Remove from the pan and spread the chutney over the top of the socca (the amount depends on personal preference). Now, grate the cottage cheese over the top. Garnish with mint leaves, sliced tomatoes and onion slices. Sprinkle some cumin powder and serve immediately. 

The hot socca was an absolute bliss on the cool rainy day with piping hot cup of tea. So do try it! 


Serves 2. 
Thanks for visiting and see you soon! 


  1. In fact I wasn’t aware of gluten free. My body can absorb anything (so far so good) and just like you, it was Bal’s blog.

    Its a lovely twist and I adore the role of spices into these pizza pieces. But I have to say that we are into rice and noodles that making pizza has never been part of what I cook. Yet I think its a good meal especially this delicious version.

  2. Until I read your post, I had never heard of a “Socca” before! Thank you for helping me learn something new today 🙂
    This recipe is so enticing – I love pizza with anything green on it as it gives the illusion that I am eating something healthy – but this recipe actually is!
    Thanks for sharing.
    Shashi @

  3. So sorry you’ve had such horrid weather. The pizza looks and sounds wonderful – Love the flavoring and great use of “alternative” flours!
    Mary x

  4. I had never heard of socca till it came up as one of our French Fridays with Dorie assignments. It was so easy and tasty. But yours is so much prettier…all dressed up as a pizza. Love it!

  5. I like the idea of using chickpea flour for the pizza dough…looks delicious!
    Thanks for the recipe and have a great week 😀

  6. Besan chilla is one of my fav.I even tricked my girl the other day by topping it like pizza but never knew there is really something like that.Ok now I know:)Socca looks so colorful and yummy!

    1. Although, it appears to be besan ka chila but the way to cook it is very different from the chila and thats what makes socca really different from a chila.

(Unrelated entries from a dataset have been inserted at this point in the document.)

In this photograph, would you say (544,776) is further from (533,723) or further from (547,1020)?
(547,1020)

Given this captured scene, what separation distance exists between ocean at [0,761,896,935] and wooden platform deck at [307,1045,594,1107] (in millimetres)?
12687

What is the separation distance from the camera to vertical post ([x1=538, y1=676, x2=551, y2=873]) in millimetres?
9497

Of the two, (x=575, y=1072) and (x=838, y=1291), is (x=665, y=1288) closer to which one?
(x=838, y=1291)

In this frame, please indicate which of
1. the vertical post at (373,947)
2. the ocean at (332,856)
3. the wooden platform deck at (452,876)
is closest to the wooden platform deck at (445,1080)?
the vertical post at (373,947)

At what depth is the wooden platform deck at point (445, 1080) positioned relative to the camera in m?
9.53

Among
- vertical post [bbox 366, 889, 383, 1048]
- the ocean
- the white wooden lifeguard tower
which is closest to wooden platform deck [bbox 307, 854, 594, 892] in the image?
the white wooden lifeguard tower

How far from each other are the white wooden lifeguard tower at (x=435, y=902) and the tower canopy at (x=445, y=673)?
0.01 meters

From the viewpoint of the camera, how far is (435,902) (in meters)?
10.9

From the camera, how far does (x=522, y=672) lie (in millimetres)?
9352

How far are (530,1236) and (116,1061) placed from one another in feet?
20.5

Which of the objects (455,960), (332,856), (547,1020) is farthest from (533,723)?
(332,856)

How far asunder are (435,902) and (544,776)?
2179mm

  7. Monsoons sound so dreadful… glad to hear you had some nice weather again. What a clever pizza base…. I love the mint chutney too as the sauce. Very cool recipe. 🙂

    1. On the contrary Ramona, I love monsoon. I love the heavens pouring their endless blessing down on the mother earth bringing much relief to the parched earth and us beings too! 🙂
      Thanks for your compliments 🙂

  8. i have made socca a couple of times. i went with the authenticity and baked these in the oven. i preferred them much much over the besan chillas. but i did serve them with mint-coriander chutney. your pics are really good and they way you have presented is too good.

  9. I tried Socca for the time a few months ago and absolutely love it, now I may have to make some tomorrow. Yours looks scrumptious. I hope you get better weather soon.:)

  10. Love besan chila but adopting the same as a pizza base is one brilliant idea. So colorful ! And yes, I have not heard of socca too before .
    One inspiring post .

  11. Socca is eaten here, argentina, together with regular pizza. Yes, weird, but it´s been around forever, our italian heritage which brought a lot of italian bakers. Now, I like to use it as a pizza dough. But should take your hint and make it wonderfully spicy too!

  12. What a great looking pizza. 🙂 I love your topping selections too. So refreshing and decadent at the same time.

  13. This really looks amazing. It is only the second time I see a Socca to try it…and I love how you turned it into a pizza, especially with the Mint Chutney!